The interpretative release published Tuesday signals that most cryptocurrencies are unlikely to be treated as securities under federal law. Atkins told attendees at the DC Blockchain Summit that, in the SEC’s view, the only crypto category clearly subject to securities rules is tokenized versions of traditional securities. By contrast, the agency generally does not consider digital commodities, utility-style digital tools, digital collectibles (including many NFTs), and stablecoins to fall within its securities jurisdiction.
While the interpretation may change how the SEC enforces rules against crypto firms, congressional action could also redefine oversight. A market-structure proposal that passed the House as the CLARITY Act in July 2025 would expand the CFTC’s authority over many digital assets; however, the bill had not been scheduled for markup in the Senate Banking Committee as of Thursday.

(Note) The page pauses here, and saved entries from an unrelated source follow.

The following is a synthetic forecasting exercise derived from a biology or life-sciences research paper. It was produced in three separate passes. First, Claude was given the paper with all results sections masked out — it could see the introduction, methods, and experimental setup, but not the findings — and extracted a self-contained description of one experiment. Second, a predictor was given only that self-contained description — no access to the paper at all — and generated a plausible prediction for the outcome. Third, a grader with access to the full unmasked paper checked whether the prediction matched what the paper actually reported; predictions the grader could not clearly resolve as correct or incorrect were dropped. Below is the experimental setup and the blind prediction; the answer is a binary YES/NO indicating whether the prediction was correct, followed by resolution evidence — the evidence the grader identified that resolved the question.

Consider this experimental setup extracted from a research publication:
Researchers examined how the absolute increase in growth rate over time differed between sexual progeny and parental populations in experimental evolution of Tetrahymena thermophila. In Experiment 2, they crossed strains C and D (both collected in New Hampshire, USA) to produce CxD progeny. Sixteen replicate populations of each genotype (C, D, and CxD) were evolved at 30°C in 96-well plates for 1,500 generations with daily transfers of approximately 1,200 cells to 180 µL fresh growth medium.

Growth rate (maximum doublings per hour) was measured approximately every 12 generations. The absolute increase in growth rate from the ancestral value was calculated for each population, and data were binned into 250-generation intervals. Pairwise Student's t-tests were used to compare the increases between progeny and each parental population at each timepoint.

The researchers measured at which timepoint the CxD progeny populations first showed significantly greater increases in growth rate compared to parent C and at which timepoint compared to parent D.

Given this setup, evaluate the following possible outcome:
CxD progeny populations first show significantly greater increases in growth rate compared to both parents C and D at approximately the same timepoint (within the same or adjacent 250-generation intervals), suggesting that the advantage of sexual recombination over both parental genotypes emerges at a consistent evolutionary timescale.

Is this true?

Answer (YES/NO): YES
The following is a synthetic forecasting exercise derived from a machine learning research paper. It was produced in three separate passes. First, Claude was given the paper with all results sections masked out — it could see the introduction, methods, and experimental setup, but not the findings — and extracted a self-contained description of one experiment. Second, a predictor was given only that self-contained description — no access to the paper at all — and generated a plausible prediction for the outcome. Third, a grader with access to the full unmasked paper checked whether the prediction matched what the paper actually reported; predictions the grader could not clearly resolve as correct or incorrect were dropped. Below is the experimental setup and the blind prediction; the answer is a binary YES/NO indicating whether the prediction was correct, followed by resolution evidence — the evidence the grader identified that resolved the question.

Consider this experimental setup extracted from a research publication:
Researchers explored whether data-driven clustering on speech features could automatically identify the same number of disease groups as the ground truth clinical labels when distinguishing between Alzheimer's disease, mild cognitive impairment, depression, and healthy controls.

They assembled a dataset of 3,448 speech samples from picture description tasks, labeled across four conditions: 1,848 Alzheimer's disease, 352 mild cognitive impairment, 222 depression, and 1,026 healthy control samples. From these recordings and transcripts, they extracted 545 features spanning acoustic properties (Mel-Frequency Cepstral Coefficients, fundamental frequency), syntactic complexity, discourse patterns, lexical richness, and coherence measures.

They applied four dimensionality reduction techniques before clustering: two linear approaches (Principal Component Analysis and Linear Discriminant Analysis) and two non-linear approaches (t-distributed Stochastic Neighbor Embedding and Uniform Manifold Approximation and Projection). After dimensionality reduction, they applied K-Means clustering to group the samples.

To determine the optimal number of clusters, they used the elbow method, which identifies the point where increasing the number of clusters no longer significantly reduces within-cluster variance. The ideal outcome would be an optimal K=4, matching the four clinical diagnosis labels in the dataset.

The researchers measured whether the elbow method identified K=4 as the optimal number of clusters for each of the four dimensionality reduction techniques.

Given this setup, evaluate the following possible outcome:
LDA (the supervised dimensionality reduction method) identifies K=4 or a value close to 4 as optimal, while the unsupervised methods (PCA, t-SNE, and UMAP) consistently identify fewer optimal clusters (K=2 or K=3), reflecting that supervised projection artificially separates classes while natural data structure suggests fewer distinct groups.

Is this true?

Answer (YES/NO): NO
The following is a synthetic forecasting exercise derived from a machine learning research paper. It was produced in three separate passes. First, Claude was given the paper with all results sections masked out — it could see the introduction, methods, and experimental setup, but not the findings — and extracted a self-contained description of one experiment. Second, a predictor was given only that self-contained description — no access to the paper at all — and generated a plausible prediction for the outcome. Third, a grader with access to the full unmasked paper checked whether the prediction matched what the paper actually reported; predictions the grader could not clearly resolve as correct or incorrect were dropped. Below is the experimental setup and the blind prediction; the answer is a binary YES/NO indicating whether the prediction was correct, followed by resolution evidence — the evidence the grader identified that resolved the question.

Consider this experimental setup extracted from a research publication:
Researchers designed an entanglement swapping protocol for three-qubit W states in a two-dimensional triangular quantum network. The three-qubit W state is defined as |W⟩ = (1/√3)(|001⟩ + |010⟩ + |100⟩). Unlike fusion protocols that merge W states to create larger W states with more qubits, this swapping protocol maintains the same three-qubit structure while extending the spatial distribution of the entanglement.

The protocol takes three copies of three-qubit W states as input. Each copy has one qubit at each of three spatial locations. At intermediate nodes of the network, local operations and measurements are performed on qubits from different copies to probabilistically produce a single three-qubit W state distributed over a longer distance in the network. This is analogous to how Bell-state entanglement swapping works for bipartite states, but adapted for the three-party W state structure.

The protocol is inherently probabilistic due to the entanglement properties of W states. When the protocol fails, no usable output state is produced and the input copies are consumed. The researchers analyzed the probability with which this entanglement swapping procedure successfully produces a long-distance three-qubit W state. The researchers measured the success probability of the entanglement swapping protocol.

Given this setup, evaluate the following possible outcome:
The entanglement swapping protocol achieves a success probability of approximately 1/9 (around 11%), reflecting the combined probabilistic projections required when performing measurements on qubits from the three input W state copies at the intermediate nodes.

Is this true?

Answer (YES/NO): NO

Lawmakers and the White House continue private discussions. A spokesperson for Senator Cynthia Lummis said Republican senators recently met with White House crypto adviser Patrick Witt to press the bill forward. The Senate Agriculture Committee advanced its version in January, but progress in the Senate Banking Committee has been slowed by debate over how to treat stablecoin yield in the crypto and banking sectors. Lummis’ office described talks as very productive, saying negotiators are close to resolving stablecoin yield issues and that the digital asset provisions are largely settled.